6. A self-contained, motorized dampler for use in a ventilation system for a building having a room to be ventilated, said damper comprising:

an enclosed hollow housing having a bottom annular wall to be used for mounting said damper on a roof of said building, and a circular cylindrical side wall extending substantially at a right angle thereto;

said annular bottom defining in a center thereof an aperture for admitting air from the room into said hollow housing;

said side wall having a plurality of outlet apertures spaced apart circumferentially at equal angular distances from each other;

the total flow area of said outlet apertures being greater than the transverse cross-sectional area defined by said side wall;

a plurality of closure members mounted on said housing adjacent respective ones of said outlet apertures so as to close and open said outlet apertures in response to a requirement for ventilation of the room of the building;

said closure members each being hinged at a first end thereof to said hollow housing for swinging between a first position wherein said closure members are brought into registration with said side wall to close said outlet apertures, and a second position wherein said closure members are swung inwardly away from said side wall to open said outlet apertures; and

actuating means mounted on said housing and including a drive motor for conjointly and adjustably swinging said closure members in response to said requirement of ventilation between said first and second positions;

said drive motor fixedly mounted on said housing and having a rotatable shaft extending within said housing along a central axis of said side wall, said rotatable shaft having a radial lever member fixed thereto; and a linkage assembly arranged between said lever member and said closure members for conjointly swinging said closure members by an amount corresponding to the amount of rotation of said shaft.

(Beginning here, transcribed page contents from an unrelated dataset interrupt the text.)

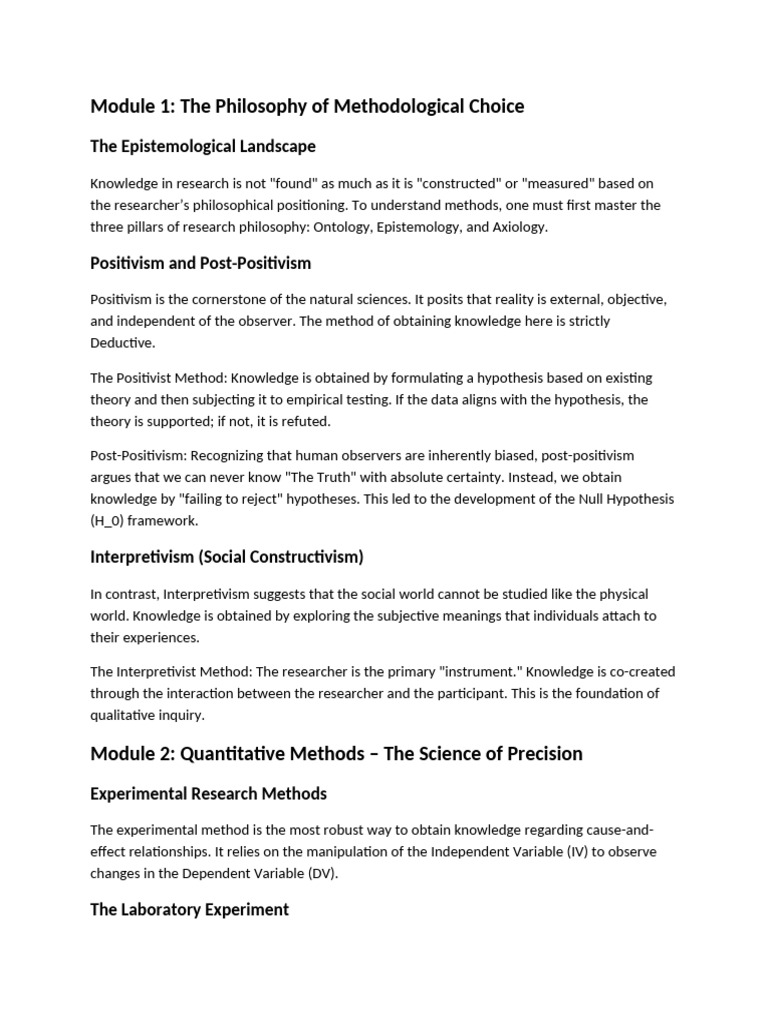 Module 1: The Philosophy of Methodological Choice

The Epistemological Landscape

Knowledge in research is not "found" as much as it is "constructed" or "measured" based on the researcher's philosophical positioning. To understand methods, one must first master the three pillars of research philosophy: Ontology, Epistemology, and Axiology.

Positivism and Post-Positivism

Positivism is the cornerstone of the natural sciences. It posits that reality is external, objective, and independent of the observer. The method of obtaining knowledge here is strictly Deductive.

The Positivist Method: Knowledge is obtained by formulating a hypothesis based on existing theory and then subjecting it to empirical testing. If the data aligns with the hypothesis, the theory is supported; if not, it is refuted.

Post-Positivism: Recognizing that human observers are inherently biased, post-positivism argues that we can never know "The Truth" with absolute certainty. Instead, we obtain knowledge by "failing to reject" hypotheses. This led to the development of the Null Hypothesis (H_0) framework.

Interpretivism (Social Constructivism)

In contrast, Interpretivism suggests that the social world cannot be studied like the physical world. Knowledge is obtained by exploring the subjective meanings that individuals attach to their experiences.

The Interpretivist Method: The researcher is the primary "instrument." Knowledge is co-created through the interaction between the researcher and the participant. This is the foundation of qualitative inquiry.

Module 2: Quantitative Methods – The Science of Precision

Experimental Research Methods

The experimental method is the most robust way to obtain knowledge regarding cause-and-effect relationships. It relies on the manipulation of the Independent Variable (IV) to observe changes in the Dependent Variable (DV).

The Laboratory Experiment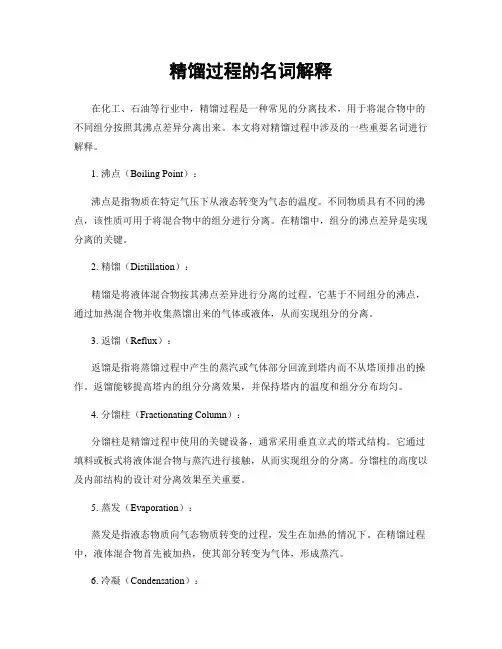 精馏过程的名词解释

在化工、石油等行业中，精馏过程是一种常见的分离技术，用于将混合物中的不同组分按照其沸点差异分离出来。本文将对精馏过程中涉及的一些重要名词进行解释。

1. 沸点（Boiling Point）：

沸点是指物质在特定气压下从液态转变为气态的温度。不同物质具有不同的沸点，该性质可用于将混合物中的组分进行分离。在精馏中，组分的沸点差异是实现分离的关键。

2. 精馏（Distillation）：

精馏是将液体混合物按其沸点差异进行分离的过程。它基于不同组分的沸点，通过加热混合物并收集蒸馏出来的气体或液体，从而实现组分的分离。

3. 返馏（Reflux）：

返馏是指将蒸馏过程中产生的蒸汽或气体部分回流到塔内而不从塔顶排出的操作。返馏能够提高塔内的组分分离效果，并保持塔内的温度和组分分布均匀。

4. 分馏柱（Fractionating Column）：

分馏柱是精馏过程中使用的关键设备，通常采用垂直立式的塔式结构。它通过填料或板式将液体混合物与蒸汽进行接触，从而实现组分的分离。分馏柱的高度以及内部结构的设计对分离效果至关重要。

5. 蒸发（Evaporation）：

蒸发是指液态物质向气态物质转变的过程，发生在加热的情况下。在精馏过程中，液体混合物首先被加热，使其部分转变为气体，形成蒸汽。

6. 冷凝（Condensation）：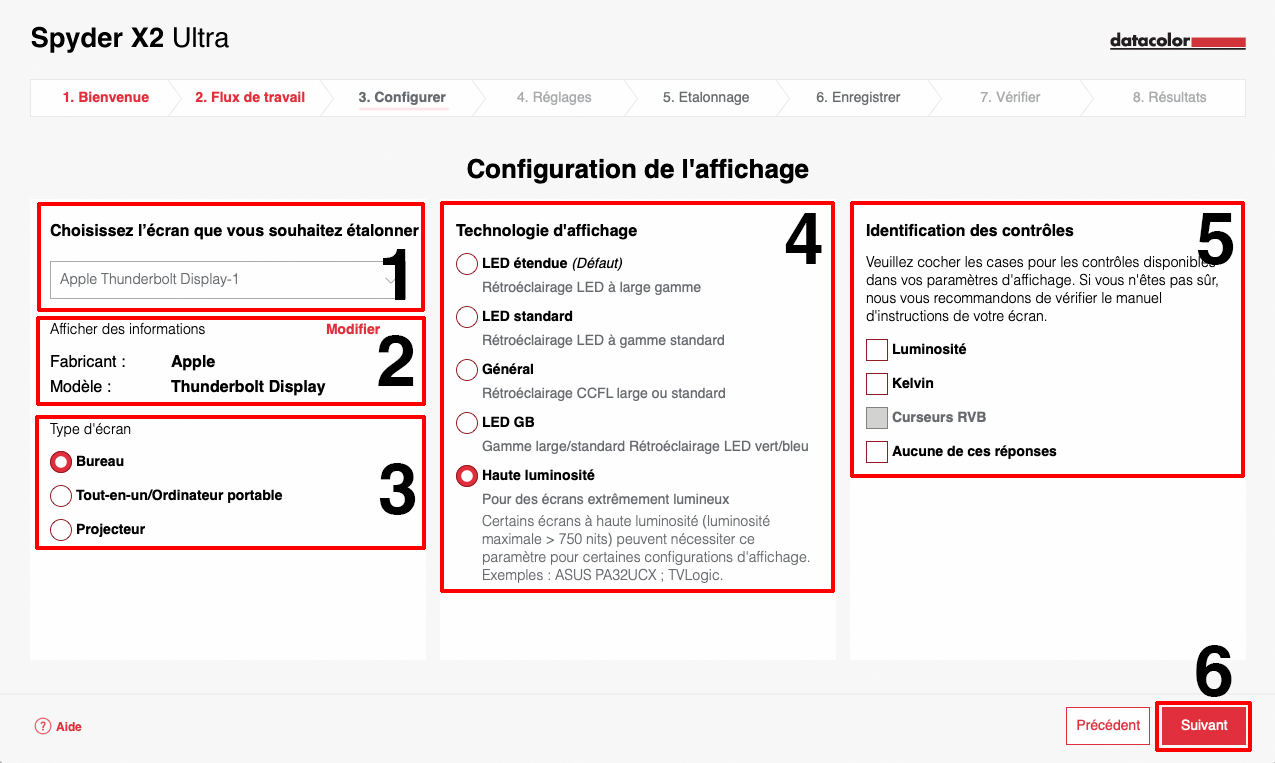 Spyder X2 Ultra

datacolor

1. Bienvenue
2. Flux de travail
3. Configurer
4. Réglages
5. Etalonnage
6. Enregistrer
7. Vérifier
8. Résultats

Configuration de l'affichage

Choisissez l'écran que vous souhaitez étalonner

Apple Thunderbolt Display-1

1

Afficher des informations
Modifier

Fabricant : Apple
Modèle : Thunderbolt Display

2

Type d'écran

Bureau
Tout-en-un/Ordinateur portable
Projecteur

3

Technologie d'affichage

4

LED étendue (Défaut)
Rétroéclairage LED à large gamme

LED standard
Rétroéclairage LED à gamme standard

Général
Rétroéclairage CCFL large ou standard

LED GB
Gamme large/standard Rétroéclairage LED vert/bleu

Haute luminosité
Pour des écrans extrêmement lumineux
Certains écrans à haute luminosité (luminosité maximale > 750 nits) peuvent nécessiter ce paramètre pour certaines configurations d'affichage. Exemples : ASUS PA32UCX ; TVLogic.

Identification des contrôles

5

Veuillez cocher les cases pour les contrôles disponibles dans vos paramètres d'affichage. Si vous n'êtes pas sûr, nous vous recommandons de vérifier le manuel d'instructions de votre écran.

Luminosité
Kelvin
Curseurs RVB
Aucune de ces réponses

6

Aide

Précédent
Suivant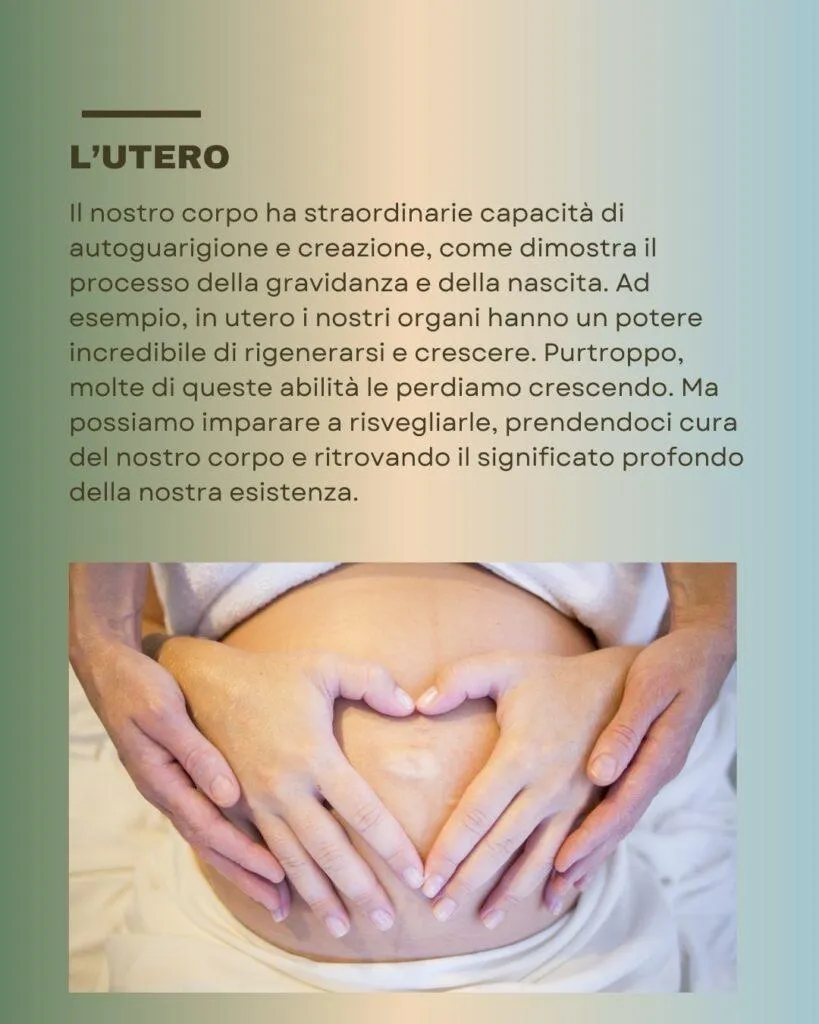 L'UTERO

Il nostro corpo ha straordinarie capacità di autoguarigione e creazione, come dimostra il processo della gravidanza e della nascita. Ad esempio, in utero i nostri organi hanno un potere incredibile di rigenerarsi e crescere. Purtroppo, molte di queste abilità le perdiamo crescendo. Ma possiamo imparare a risvegliarle, prendendoci cura del nostro corpo e ritrovando il significato profondo della nostra esistenza.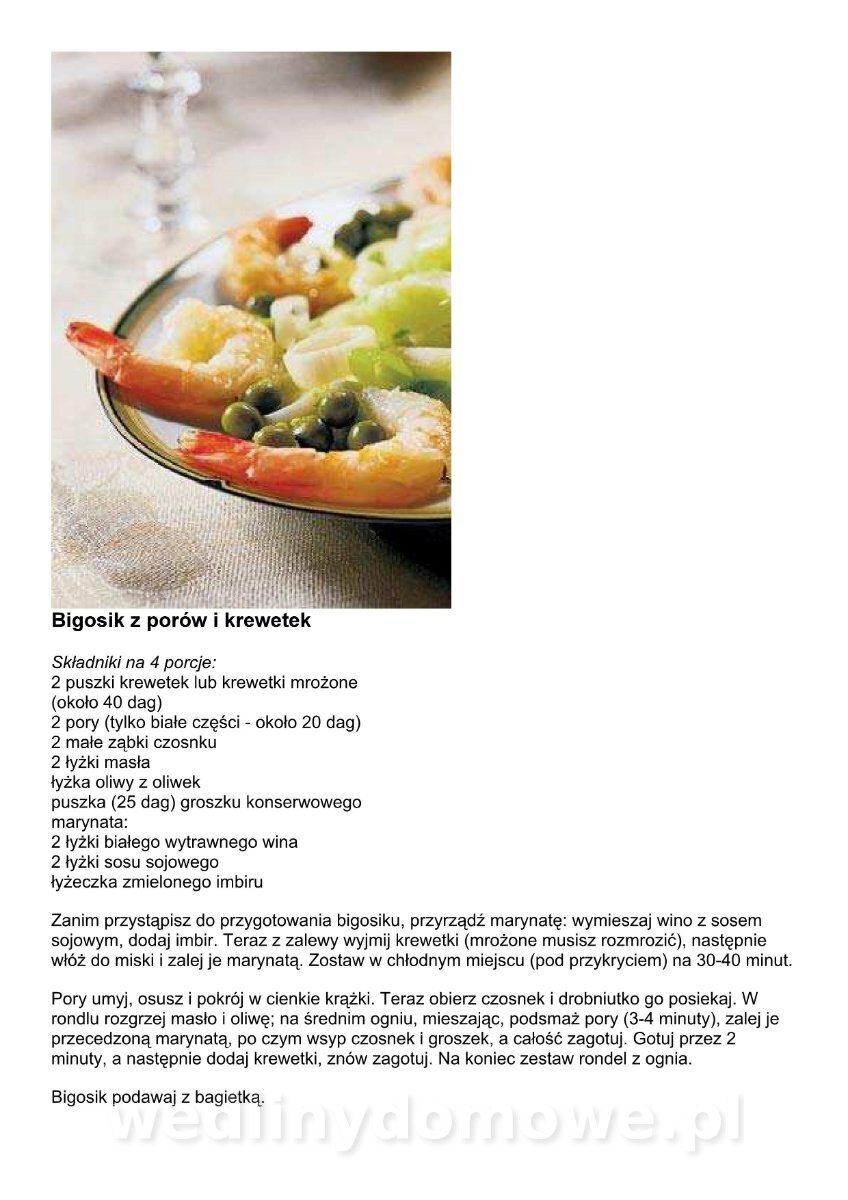 Bigosik z porów i krewetek

Składniki na 4 porcje:
2 puszki krewetek lub krewetki mrożone
(około 40 dag)
2 pory (tylko białe części - około 20 dag)
2 małe ząbki czosnku
2 łyżki masła
łyżka oliwy z oliwek
puszka (25 dag) groszku konserwowego
marynata:
2 łyżki białego wytrawnego wina
2 łyżki sosu sojowego
łyżeczka zmielonego imbiru

Zanim przystąpisz do przygotowania bigosiku, przyrządź marynatę: wymieszaj wino z sosem sojowym, dodaj imbir. Teraz z zalewy wyjmij krewetki (mrożone musisz rozmrozić), następnie włóż do miski i zalej je marynatą. Zostaw w chłodnym miejscu (pod przykryciem) na 30-40 minut.

Pory umyj, osusz i pokrój w cienkie krążki. Teraz obierz czosnek i drobniutko go posiekaj. W rondlu rozgrzej masło i oliwę; na średnim ogniu, mieszając, podsmaż pory (3-4 minuty), zalej je przecedzoną marynatą, po czym wsyp czosnek i groszek, a całość zagotuj. Gotuj przez 2 minuty, a następnie dodaj krewetki, znów zagotuj. Na koniec zestaw rondel z ognia.

Bigosik podawaj z bagietką.

wedlinydomowe.pl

7. A self-contained damper according to claim 6, wherein said linkage assembly comprises, for each of said closure members, a link bar pivoted at an end thereof to an outer end of said radial lever member and at the other end thereof to a second end of said closure member.

8. A self-contained damper according to claim 7, wherein said housing comprises a horizontal top wall supporting said motor, and further comprising a roof member provided above said top wall for covering said motor and said housing.